Levi, a 47-year-old father, said that he brought his daughter to the VFHA site to get Jadelle [a long-acting contraceptive] because he does not want his daughter to fall pregnant. 

“After the cyclones, I saw pregnant mothers walking to the hospitals for check-ups and I told myself that I do not want that for my daughter. I do not want her to suffer if the boy runs away. Some men were talking about VFHA, and I was surprised that even though most were hesitant to get family planning for their daughters because it meant that they were able to have sex, they also did not want their daughters to suffer,” says Levi.  

Ilaisa added that they have seen more men step forward due to their work with community chiefs to ensure men attend the information sessions. 
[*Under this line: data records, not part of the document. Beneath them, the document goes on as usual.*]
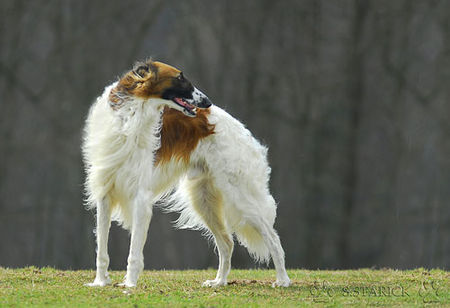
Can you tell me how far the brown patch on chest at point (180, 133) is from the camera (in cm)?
712

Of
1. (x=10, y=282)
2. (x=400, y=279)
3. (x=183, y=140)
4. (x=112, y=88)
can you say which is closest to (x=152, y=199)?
(x=183, y=140)

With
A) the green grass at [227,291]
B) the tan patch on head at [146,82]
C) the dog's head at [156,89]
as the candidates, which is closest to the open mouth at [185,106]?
the dog's head at [156,89]

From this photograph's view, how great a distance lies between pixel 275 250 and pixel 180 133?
156cm

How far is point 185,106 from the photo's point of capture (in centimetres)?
692

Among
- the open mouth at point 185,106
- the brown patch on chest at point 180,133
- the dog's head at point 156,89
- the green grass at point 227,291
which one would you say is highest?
the dog's head at point 156,89

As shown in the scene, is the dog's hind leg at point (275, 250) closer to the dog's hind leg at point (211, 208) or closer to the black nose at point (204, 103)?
the dog's hind leg at point (211, 208)

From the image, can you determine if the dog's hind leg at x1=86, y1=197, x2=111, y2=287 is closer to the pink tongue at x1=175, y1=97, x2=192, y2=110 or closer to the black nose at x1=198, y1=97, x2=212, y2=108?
the pink tongue at x1=175, y1=97, x2=192, y2=110

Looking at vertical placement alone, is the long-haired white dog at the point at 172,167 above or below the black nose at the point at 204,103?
below

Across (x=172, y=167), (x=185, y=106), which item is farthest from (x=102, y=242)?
(x=185, y=106)

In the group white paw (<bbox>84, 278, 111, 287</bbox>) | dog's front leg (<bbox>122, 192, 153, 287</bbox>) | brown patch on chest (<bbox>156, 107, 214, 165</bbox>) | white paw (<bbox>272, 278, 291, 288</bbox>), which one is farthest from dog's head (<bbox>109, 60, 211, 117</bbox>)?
white paw (<bbox>272, 278, 291, 288</bbox>)

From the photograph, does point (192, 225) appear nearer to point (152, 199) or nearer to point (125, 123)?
point (152, 199)

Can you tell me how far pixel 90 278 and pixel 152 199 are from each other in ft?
4.93

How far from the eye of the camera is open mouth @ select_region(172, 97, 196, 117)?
690 cm

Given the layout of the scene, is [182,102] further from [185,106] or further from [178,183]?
[178,183]
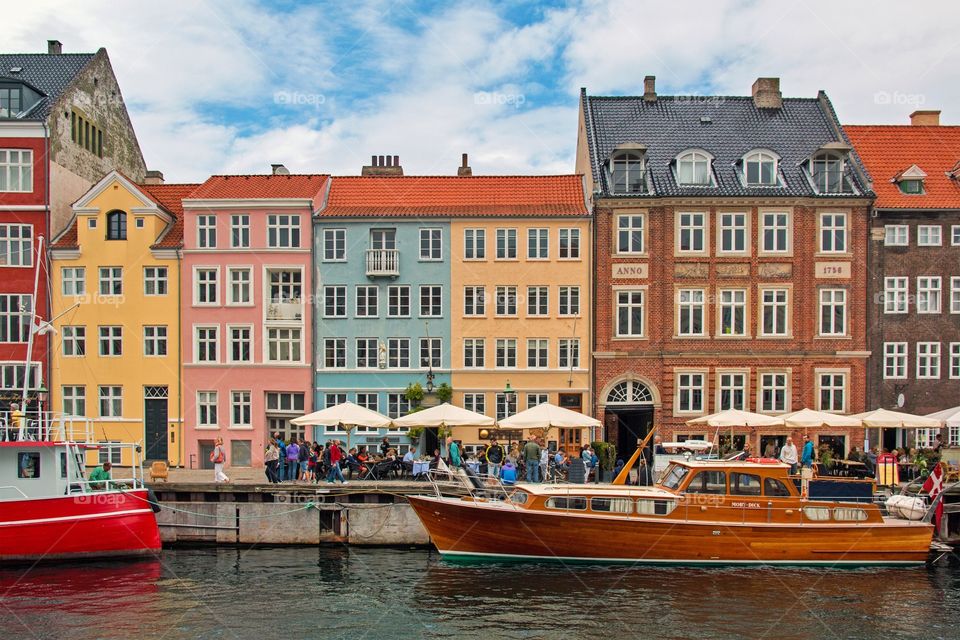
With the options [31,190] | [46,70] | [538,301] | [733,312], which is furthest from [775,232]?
[46,70]

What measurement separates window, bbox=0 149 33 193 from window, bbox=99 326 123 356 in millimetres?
6927

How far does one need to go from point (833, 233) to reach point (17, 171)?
1385 inches

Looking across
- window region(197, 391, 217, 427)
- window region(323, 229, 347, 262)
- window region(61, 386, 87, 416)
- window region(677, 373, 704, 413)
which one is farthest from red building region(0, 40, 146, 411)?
window region(677, 373, 704, 413)

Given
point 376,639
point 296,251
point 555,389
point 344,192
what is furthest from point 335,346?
point 376,639

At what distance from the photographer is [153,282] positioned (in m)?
39.6

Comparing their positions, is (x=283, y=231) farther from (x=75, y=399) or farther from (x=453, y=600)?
(x=453, y=600)

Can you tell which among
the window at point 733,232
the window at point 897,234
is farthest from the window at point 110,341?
the window at point 897,234

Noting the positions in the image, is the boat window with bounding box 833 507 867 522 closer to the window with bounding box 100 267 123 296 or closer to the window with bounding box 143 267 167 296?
the window with bounding box 143 267 167 296

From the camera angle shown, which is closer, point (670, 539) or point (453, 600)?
point (453, 600)

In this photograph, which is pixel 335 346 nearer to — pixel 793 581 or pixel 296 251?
pixel 296 251

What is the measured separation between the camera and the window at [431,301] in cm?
3928

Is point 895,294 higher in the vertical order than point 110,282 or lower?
lower

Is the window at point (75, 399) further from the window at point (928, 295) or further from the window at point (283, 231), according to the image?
the window at point (928, 295)

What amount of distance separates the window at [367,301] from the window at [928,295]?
911 inches
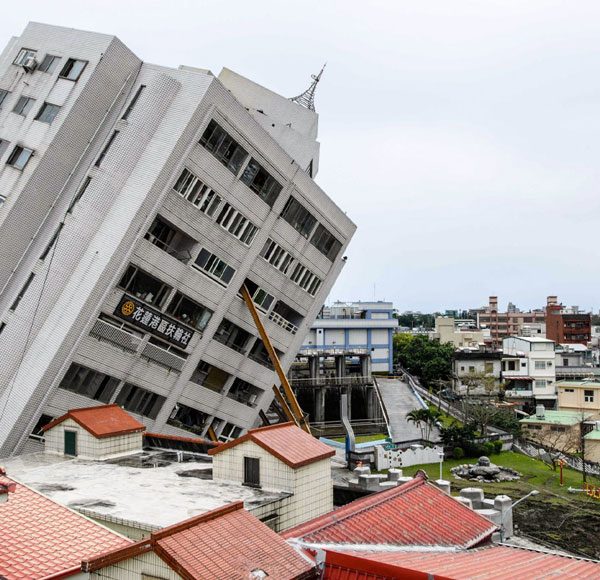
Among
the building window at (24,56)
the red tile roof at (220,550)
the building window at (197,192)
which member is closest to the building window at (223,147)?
the building window at (197,192)

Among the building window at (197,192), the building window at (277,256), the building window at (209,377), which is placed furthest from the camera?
the building window at (277,256)

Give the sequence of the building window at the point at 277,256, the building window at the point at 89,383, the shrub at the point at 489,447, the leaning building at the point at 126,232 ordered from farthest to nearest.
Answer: the shrub at the point at 489,447
the building window at the point at 277,256
the building window at the point at 89,383
the leaning building at the point at 126,232

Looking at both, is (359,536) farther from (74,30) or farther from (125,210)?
(74,30)

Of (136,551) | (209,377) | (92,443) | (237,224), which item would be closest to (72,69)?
(237,224)

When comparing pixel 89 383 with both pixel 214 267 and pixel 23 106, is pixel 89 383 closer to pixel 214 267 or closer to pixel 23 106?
pixel 214 267

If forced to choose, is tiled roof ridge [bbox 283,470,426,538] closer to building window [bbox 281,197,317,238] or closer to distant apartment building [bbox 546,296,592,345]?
building window [bbox 281,197,317,238]

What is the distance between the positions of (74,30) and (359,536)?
31.6 m

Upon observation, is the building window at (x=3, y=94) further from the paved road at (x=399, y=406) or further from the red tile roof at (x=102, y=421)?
the paved road at (x=399, y=406)

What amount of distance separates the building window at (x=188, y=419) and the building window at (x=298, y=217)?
12878 mm

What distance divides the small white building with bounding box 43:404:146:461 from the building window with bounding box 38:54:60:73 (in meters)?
19.4

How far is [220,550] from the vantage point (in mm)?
15953

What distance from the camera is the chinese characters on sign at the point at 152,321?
34.6 meters

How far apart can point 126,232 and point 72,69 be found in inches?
417

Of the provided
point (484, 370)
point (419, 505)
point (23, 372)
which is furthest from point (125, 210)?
point (484, 370)
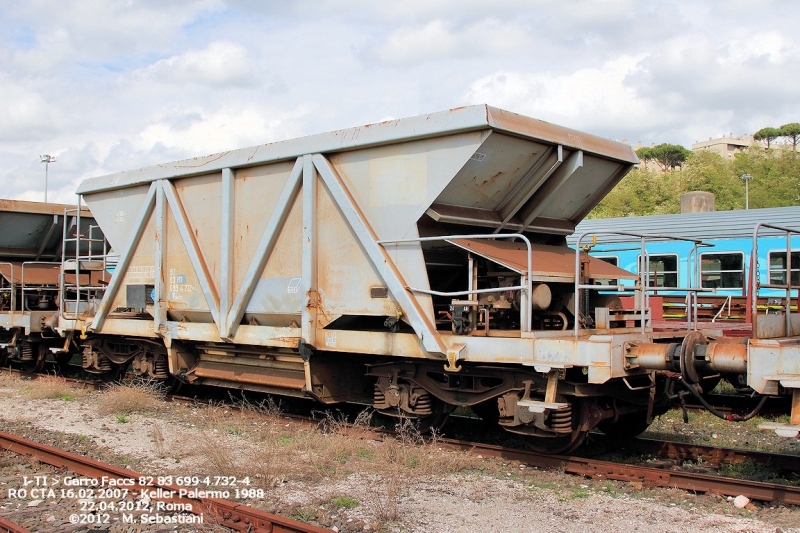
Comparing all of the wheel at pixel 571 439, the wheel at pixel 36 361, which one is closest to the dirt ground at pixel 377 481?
the wheel at pixel 571 439

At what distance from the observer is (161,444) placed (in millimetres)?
7988

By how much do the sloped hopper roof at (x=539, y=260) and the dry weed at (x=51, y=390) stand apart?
7.71m

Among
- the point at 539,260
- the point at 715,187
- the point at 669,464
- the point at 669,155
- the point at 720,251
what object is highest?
the point at 669,155

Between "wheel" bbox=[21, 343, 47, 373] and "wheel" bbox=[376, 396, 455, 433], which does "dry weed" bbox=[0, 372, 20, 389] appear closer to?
"wheel" bbox=[21, 343, 47, 373]

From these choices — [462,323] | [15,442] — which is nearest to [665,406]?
[462,323]

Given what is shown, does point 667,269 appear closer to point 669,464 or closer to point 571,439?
point 669,464

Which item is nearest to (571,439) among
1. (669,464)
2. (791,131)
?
(669,464)

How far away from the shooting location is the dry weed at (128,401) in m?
10.2

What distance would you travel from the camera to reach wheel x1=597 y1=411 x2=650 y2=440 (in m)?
8.16

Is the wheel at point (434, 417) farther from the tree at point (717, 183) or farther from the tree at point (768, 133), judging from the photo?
→ the tree at point (768, 133)

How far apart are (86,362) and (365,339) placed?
6966mm

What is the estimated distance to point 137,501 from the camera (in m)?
5.95

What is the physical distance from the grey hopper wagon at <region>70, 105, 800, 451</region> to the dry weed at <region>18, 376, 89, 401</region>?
7.30 ft

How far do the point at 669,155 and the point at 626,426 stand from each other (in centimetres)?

“We talk to the men too, we educate them. Then after they go to nakamal (a traditional meeting place in Vanuatu used for gatherings and ceremonies), they tell all the men about what they learnt. I believe because people are still recovering from the cyclones, men have seen the firsthand challenges of women getting pregnant and the hardships of looking after a pregnant woman when you have lost everything after a cyclone. “ 

31-year-old Rose, from Kumera, said that she is surprised her husband advocated for her to get family planning.  

“I can’t thank VFHA enough, my husband, who previously accused me of cheating when I told him I wanted to get family planning, is the same man who now wants me to get family planning. I thank VFHA for also speaking to the men as they are usually the problem when it comes to family planning!” says Rose. 

VFHA Programme Manager, Kalowi Kaltapang thanked his hardworking humanitarian team for their perseverance in breaking down barriers of sex in communities, but most importantly, the great support from DFAT in funding the humanitarian response. 

“It's always been tricky to engage men in these spaces, but I thank DFAT, IPPF and the hardworking VFHA humanitarian team, who are steadfast in their mission to ensure that everyone has access to SRH services.”